# Light green nightmare



## Mardel74 (Aug 16, 2020)

Is this triv ?


----------



## SNOWBOB11 (Aug 31, 2017)

It looks like it to me. @tgreen what do you think?


----------



## stevehollx (Apr 8, 2020)

Looks like Triv to me.


----------



## M32075 (May 9, 2019)

You got triv never fun


----------



## tgreen (Oct 20, 2018)

SNOWBOB11 said:


> It looks like it to me. @tgreen what do you think?

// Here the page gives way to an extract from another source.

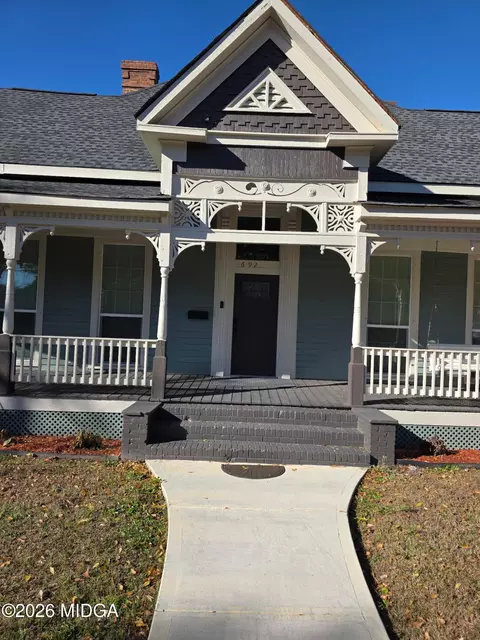 692 Center St, Macon, GA 31217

Yes, I agree this is triv. I would just pull it up. I would not use roundup at this time of year as you will just have a big dead spot going into spring.


----------



## Mardel74 (Aug 16, 2020)

Thanks for the bad news&#129318;&#127995;‍♂;is all over in places that I never seen it before


----------



## Kissfromnick (Mar 25, 2019)

100% triv. Sorry


----------



## Mardel74 (Aug 16, 2020)

I never had this much before don't know where it came from; I am having I really bad year first grubs but the time I realized It was to late lots of damage and know triv;frustrated &#128553;


----------



## doverosx (Aug 7, 2019)

You aren't the only one!


----------



## 7824 (Oct 23, 2019)

That is not Poa triv. It is Poa Annua.


----------



## SNOWBOB11 (Aug 31, 2017)

learningeveryday said:


> That is not Poa triv. It is Poa Annua.


What makes you say that?


----------



## Mardel74 (Aug 16, 2020)

Does poa annua produce seed heads in the fall too?


----------



## Kmartel (Feb 12, 2019)

Aren't I seeing crinkled/wrinkled leafs in the photos??


----------



## 04gtod (Mar 23, 2019)

looks like my poa triv. I invited it in on 2 pieces of sod I used to repair dog urine spots. i will gly those spots in spring. I will never repair with sod again, seed only!!!


----------



## Kissfromnick (Mar 25, 2019)

04gtod said:


> looks like my poa triv. I invited it in on 2 pieces of sod I used to repair dog urine spots. i will gly those spots in spring. I will never repair with sod again, seed only!!!


I have some poa t in new sod at spring too. Funny, reason for replacing parts of existing lawn with new sod because of triv. This war will newer end.


----------